Toronto-based Alamos on Wednesday said it had reached a friendly arrangement to acquire Argonaut in an all-stock deal worth roughly US$325-million, or 40 cents a share.
Argonaut investors are set to receive 0.0185 of an Alamos common share, and one share of a spin-out company that will hold Argonaut’s U.S. and Mexican operations. Alamos is paying a 34-per-cent premium based on Argonaut’s closing share price Tuesday on the Toronto Stock Exchange.
Alamos’s main motivation for buying its competitor is to combine its own Island Gold operation in northern Ontario with Argonaut’s Magino mine. The two deposits are located right next to each other. By combining them, Alamos says it hopes to realize US$515-million in cost savings over time by sharing mill and dam operations. Magino is located 40 kilometres northeast of Wawa, Ont.
Argonaut has experienced multiple operational setbacks since starting production late last year at Magino, which sent its shares into a tailspin. The open-pit mine has encountered grade shortfalls and reliability problems with its mill. As a result, Argonaut’s costs soared, and investors fretted about the viability of the operation, and the company’s ability to service its debt.
As part of the deal announced on Wednesday, Alamos is buying a 14-per-cent equity stake in Argonaut in a private placement financing worth $50-million that will allow Argonaut to address a shortfall in its liquidity. The shares are being issued at an 8-per-cent discount.
In a conference call with shareholders on Wednesday, Argonaut chief executive officer Richard Young expressed confidence that it is managing its challenges well at Magino.
Earlier this year, Toronto-based Argonaut ratcheted up its all-in sustaining costs for extracting gold at Magino to roughly US$1,725 an ounce and said its average grade will be 5 to 10 per cent lower than previously predicted.
“The issues are well understood. We are implementing changes to address these issues, and we are seeing steady improvements,” said Mr. Young.
Among the steps under way to get Magino on track are replacing problem parts at the mill and adjusting its blasting practices at the mine in an attempt to address the grade shortfalls.
Kerry Smith, analyst with Haywood Securities said in an interview that while there are still concerns about how Alamos will be able to solve the grade shortfall at Magino, the mill problems appear to be fixable. He cited other low-grade open-pit mines in Ontario that previously had mill problems and were subsequently able to overcome them, including the Detour Lake mine owned by Agnico Eagle Mines Ltd.
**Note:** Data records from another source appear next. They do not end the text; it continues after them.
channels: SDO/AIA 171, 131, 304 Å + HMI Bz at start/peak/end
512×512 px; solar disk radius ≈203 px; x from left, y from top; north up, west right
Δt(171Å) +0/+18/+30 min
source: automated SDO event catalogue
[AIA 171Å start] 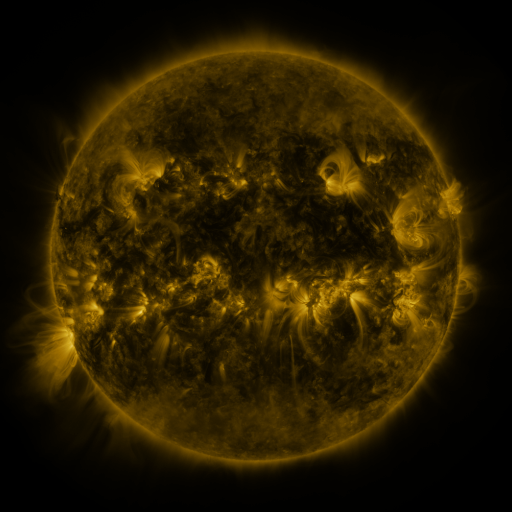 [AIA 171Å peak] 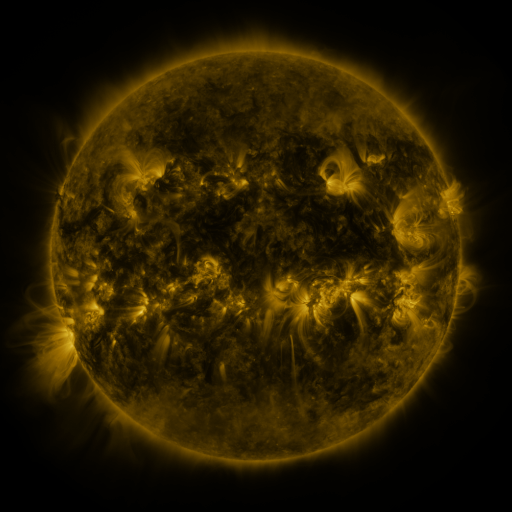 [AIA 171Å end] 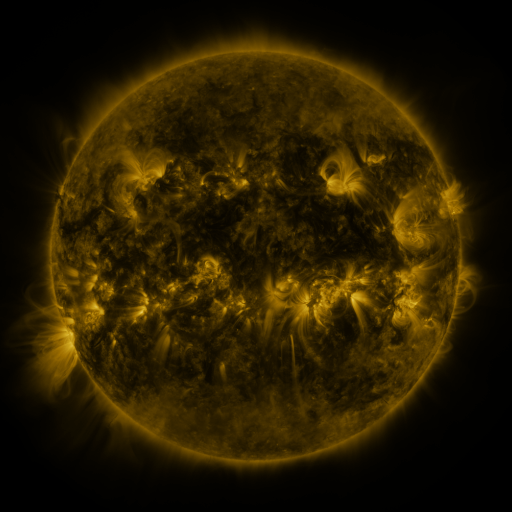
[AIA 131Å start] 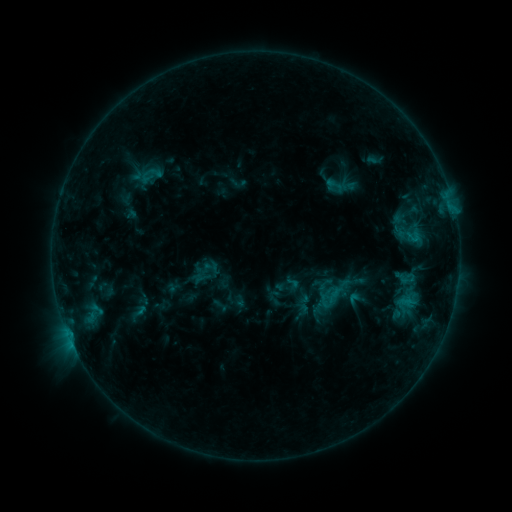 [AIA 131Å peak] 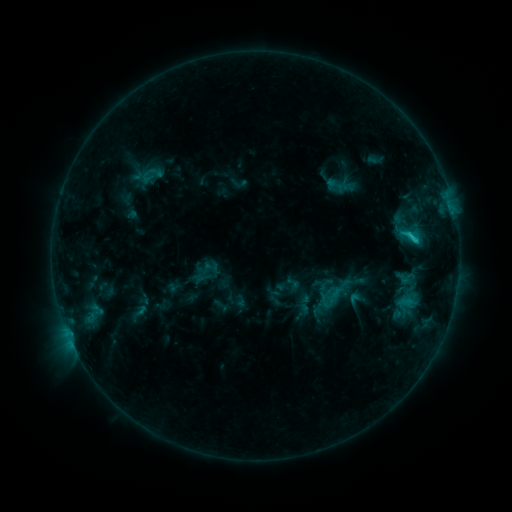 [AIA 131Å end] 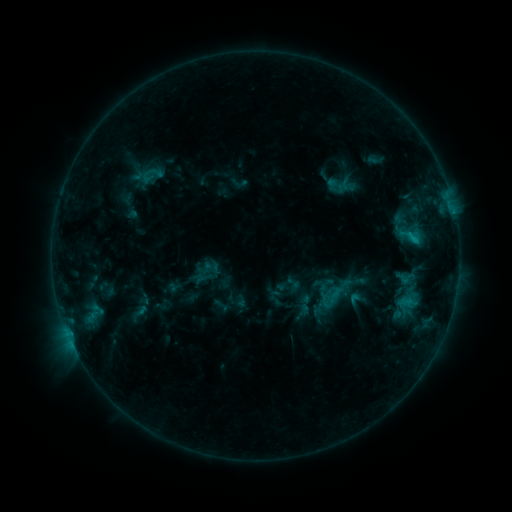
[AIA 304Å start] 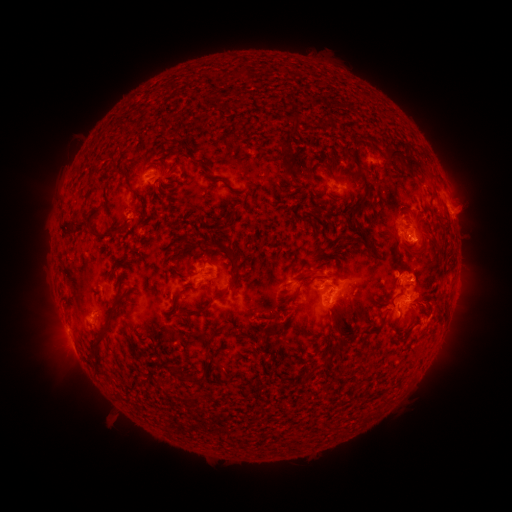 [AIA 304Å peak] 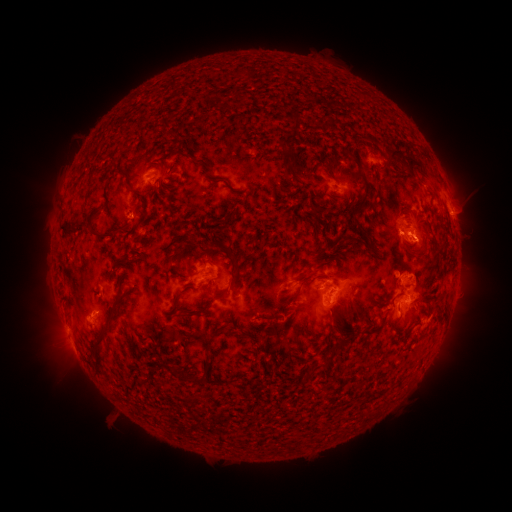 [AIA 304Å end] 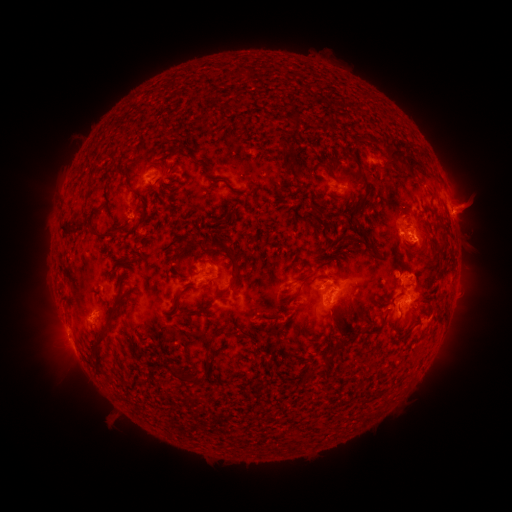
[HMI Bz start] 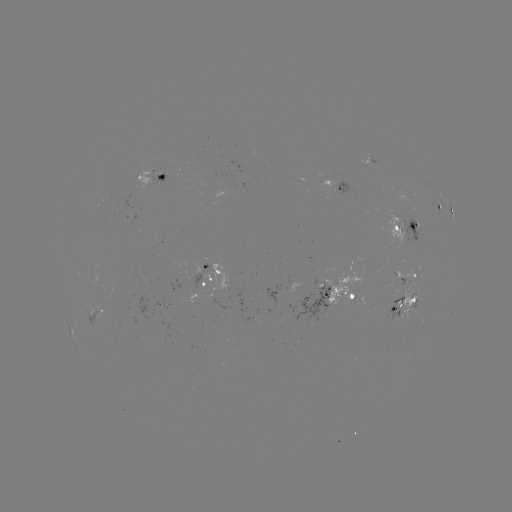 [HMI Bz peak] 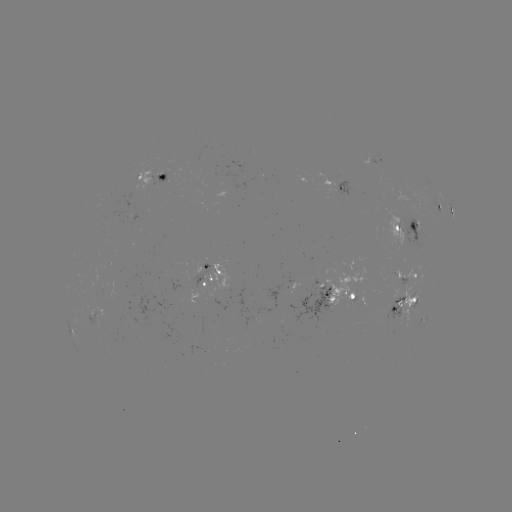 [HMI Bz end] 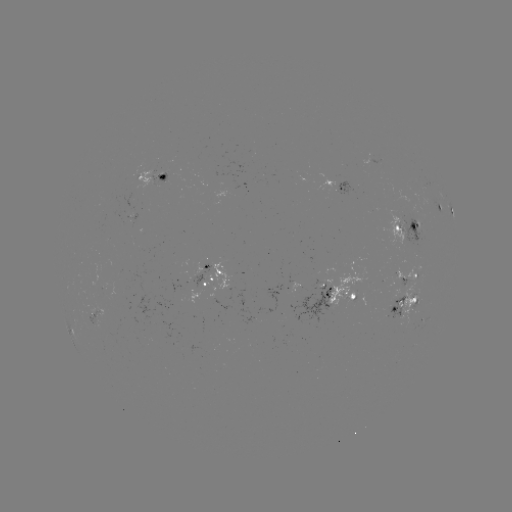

By buying Argonaut, Alamos won’t have to build a new mill and tailings pond to replace its existing infrastructure at Island Gold, which should save it US$140-million in capital expenditure. Alamos plans to eventually use the new mill and tailings facility that Argonaut built.
“It’s going to be a decent mine once they amalgamate those two projects into one,” said Mr. Smith.
While the deal will see Alamos’s production grow, and skew its production increasingly toward Canada, its costs to extract gold will climb, owing to Argonaut’s higher cost structure. The company’s liabilities will also go up, because it will assume US$240-million in debt that Argonaut was carrying.
In addition, about 350,000 ounces of production coming out of Magino over the next few years will be sold at prices that are around US$350 an ounce lower than the current price of gold because Argonaut agreed to hedge part of its output to raise bank debt.
Argonaut shareholders are expected to vote on the deal in June. At least two-thirds of votes cast must be to be in favour for the transaction to succeed. Already two investors who hold 40 per cent of Argonaut’s shares said they will vote for the deal.
The transaction between the two Canadian gold miners comes as bullion trades at an all-time high of roughly US$2,210 an ounce.